MLB Delays Start Of Triple-A Season, Plans To Set Up Alternate Sites In April
When major league and minor league teams announced their 2021 schedules, there was always one big caveat. Major League Baseball told minor league teams that the commissioner’s office would inform teams by March 15 whether the Triple-A season could start on schedule in April.
A little less than two weeks before that deadline, Triple-A teams learned on Tuesday night (March 2) that they will have to wait another month. MLB has canceled the first month of the Triple-A season because of continuing concerns from the coronavirus pandemic.
Now, the Triple-A season will begin on May 4 (Triple-A East) and May 6 (Triple-A West). That cuts 24 games from each season. The new schedule eliminates the two-day break around the MLB all-star game, so the new schedules are set for 120 games with 10 home series (six games each) and 10 road series. Triple-A East will end on Sept. 19 while Triple-A West will end on Sept. 21.
The news that Triple-A’s season would be delayed was first reported by ESPN’s Jeff Passan.
In the memo to minor league teams, MLB told them that those April games are canceled. It does remain possible that additional games could be added to extend the season a little beyond the currently scheduled end, but no decisions on that have been made.
Instead of having games in April, MLB teams will set up alternate training sites, some of which will be at the sites of Triple-A teams. Lehigh Valley, the Phillies’ Triple-A affiliate, has already announced that it will serve as an alternate training site.
The decision to delay the start of the Triple-A season largely came about because of the difficulties of blending Triple-A travel with the reality that players frequently move back and forth from Triple-A to the majors and vice versa.
At the MLB level, teams travel entirely by charter. At the Triple-A level, bus trips are by charter, but all flights are commercial.

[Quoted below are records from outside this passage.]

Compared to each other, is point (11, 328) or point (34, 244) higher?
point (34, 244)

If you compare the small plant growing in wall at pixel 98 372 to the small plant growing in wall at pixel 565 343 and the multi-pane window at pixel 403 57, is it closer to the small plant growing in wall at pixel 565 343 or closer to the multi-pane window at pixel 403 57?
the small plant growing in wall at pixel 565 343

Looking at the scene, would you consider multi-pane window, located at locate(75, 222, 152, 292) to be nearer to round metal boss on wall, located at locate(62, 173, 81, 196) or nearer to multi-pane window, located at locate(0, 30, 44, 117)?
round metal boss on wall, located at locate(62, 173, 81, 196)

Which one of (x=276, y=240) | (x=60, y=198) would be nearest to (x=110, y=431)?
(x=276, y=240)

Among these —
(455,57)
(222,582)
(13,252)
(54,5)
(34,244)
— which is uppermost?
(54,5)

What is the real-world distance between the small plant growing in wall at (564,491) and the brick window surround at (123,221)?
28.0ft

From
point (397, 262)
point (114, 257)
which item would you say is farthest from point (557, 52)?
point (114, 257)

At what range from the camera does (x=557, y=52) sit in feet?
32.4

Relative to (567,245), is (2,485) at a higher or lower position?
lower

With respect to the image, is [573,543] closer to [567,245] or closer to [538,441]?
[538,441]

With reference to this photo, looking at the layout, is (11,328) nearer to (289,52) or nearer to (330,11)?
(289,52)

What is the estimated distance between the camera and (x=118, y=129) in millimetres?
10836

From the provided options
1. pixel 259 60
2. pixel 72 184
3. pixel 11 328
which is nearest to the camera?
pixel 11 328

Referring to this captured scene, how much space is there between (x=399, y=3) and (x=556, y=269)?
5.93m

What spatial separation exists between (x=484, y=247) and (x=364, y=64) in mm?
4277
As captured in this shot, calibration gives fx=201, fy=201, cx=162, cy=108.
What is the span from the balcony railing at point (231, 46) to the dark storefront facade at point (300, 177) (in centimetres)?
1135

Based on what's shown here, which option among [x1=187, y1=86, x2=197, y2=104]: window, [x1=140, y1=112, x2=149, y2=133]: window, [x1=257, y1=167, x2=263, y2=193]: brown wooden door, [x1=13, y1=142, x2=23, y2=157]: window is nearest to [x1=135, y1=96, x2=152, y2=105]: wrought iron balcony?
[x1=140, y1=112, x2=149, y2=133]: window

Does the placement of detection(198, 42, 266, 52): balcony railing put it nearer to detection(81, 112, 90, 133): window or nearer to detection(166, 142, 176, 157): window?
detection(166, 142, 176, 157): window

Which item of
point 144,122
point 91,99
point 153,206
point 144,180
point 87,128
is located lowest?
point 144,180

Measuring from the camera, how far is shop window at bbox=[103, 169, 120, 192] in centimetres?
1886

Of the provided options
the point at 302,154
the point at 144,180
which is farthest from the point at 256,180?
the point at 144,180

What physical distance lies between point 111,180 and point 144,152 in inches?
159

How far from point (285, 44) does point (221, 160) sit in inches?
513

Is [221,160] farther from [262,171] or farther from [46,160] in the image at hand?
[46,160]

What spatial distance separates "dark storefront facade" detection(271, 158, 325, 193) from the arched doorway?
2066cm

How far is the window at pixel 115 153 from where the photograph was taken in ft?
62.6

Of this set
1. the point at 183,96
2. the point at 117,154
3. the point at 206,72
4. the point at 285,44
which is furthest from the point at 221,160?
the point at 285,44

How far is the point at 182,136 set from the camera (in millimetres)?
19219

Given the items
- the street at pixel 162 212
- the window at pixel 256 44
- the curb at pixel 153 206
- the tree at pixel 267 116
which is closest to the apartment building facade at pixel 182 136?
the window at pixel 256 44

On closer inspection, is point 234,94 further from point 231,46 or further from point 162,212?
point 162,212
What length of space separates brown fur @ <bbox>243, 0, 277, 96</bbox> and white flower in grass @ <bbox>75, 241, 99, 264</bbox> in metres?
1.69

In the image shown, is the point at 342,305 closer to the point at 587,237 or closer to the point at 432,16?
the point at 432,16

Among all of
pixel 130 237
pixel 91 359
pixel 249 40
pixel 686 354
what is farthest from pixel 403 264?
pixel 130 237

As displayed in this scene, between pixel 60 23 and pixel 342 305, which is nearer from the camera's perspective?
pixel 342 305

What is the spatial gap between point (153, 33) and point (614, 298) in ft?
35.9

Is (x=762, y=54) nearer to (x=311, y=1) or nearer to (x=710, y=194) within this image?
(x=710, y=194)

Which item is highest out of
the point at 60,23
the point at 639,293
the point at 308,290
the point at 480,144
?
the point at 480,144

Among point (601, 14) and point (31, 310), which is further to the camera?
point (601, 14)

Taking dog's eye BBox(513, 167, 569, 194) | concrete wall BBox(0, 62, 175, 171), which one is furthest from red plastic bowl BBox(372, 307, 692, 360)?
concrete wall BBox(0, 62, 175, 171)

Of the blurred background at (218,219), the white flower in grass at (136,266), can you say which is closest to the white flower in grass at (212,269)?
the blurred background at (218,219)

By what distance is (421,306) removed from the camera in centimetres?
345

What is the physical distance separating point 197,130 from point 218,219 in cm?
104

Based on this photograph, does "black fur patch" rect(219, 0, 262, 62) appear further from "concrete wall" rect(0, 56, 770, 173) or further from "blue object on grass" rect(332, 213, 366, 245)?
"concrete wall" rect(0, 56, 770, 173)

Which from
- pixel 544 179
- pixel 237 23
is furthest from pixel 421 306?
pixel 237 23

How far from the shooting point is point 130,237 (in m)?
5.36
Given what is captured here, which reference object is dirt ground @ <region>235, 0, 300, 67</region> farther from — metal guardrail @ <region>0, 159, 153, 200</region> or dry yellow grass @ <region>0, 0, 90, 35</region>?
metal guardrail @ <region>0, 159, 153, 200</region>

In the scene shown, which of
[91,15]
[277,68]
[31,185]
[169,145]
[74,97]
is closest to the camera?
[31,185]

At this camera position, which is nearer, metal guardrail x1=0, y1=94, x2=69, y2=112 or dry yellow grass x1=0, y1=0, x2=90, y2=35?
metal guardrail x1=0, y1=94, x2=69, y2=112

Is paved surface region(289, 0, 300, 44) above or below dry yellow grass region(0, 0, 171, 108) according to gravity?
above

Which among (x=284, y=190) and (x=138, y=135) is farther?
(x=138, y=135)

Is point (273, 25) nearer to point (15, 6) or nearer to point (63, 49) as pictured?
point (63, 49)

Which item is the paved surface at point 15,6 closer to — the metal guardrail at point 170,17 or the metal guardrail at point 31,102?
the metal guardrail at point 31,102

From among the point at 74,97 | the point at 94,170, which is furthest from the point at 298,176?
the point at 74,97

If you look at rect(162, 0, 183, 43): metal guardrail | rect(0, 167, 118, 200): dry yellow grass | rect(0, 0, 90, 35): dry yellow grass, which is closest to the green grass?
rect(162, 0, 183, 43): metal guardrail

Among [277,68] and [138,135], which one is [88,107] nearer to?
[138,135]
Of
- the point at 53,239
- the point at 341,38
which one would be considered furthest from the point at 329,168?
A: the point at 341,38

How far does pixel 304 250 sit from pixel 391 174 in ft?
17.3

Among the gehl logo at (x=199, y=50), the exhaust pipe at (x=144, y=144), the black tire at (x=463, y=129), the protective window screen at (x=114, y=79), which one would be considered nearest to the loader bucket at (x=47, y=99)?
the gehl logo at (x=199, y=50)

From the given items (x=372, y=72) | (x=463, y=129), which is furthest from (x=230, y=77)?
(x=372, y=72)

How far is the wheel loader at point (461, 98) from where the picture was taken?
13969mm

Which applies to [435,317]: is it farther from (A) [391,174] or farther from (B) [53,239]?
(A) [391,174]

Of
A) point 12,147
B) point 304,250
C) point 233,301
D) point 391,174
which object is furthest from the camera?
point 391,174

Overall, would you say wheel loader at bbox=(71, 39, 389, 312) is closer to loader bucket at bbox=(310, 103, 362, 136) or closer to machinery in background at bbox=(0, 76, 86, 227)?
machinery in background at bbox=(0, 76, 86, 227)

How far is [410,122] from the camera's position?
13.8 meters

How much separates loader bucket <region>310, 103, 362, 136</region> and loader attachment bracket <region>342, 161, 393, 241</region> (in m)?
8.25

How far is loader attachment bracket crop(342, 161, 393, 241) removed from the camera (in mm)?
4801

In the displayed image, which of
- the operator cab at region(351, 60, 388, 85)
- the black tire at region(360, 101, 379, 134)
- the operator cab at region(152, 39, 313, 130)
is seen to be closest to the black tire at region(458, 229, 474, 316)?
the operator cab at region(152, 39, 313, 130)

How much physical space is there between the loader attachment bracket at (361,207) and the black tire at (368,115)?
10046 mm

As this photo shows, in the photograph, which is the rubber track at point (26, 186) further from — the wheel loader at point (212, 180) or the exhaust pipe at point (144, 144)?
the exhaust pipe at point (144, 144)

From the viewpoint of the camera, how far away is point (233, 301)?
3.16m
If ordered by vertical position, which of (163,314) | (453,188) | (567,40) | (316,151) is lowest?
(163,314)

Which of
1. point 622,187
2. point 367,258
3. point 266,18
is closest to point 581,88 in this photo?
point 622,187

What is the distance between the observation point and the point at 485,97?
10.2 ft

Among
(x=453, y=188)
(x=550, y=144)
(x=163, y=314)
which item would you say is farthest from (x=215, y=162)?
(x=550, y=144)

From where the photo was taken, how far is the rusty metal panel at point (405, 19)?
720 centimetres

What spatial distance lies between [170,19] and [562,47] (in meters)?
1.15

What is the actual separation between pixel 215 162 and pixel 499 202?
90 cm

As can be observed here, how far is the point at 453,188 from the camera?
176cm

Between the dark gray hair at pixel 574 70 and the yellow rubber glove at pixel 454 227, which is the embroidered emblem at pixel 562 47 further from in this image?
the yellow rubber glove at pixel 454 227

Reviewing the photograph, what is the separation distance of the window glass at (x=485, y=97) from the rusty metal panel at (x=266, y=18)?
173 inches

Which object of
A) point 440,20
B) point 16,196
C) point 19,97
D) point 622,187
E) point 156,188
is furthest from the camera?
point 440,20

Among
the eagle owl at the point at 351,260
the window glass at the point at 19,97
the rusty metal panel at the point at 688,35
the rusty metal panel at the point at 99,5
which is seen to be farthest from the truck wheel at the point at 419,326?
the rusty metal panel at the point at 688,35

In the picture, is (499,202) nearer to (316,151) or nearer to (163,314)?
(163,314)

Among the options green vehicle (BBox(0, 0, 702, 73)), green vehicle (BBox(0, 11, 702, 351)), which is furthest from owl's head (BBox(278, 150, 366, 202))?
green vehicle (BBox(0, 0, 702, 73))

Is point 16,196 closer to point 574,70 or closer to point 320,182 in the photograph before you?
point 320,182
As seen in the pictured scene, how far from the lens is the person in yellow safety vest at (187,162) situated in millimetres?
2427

MLB’s Covid-19 protocols are quite strict in ensuring that MLB players do not cross paths with the general public to reduce risk of a coronavirus outbreak.
But those protocols cannot apply to a Triple-A player brought up from the minors—in many cases those players will have flown commercially in the past week.
By switching to alternate sites, teams will be able to keep their pool of potential call-ups under similar coronavirus protocols to the MLB team.
The hope for MLB and minor league teams is that the coronavirus vaccines will become much more widely available to the general public in April. If that happens and players can get vaccinated, the concerns about bringing players up from Triple-A would dissipate.
The travel issue is not nearly as difficult for Double-A and Class A. Those leagues are almost entirely bus leagues, which means that players travel by charter.
Players at the alternate site will be paid their normal in-season salary, so a player on a split MLB/MiLB contract will be paid their Triple-A salary. Players on minor league contracts will be paid as if they were in Triple-A.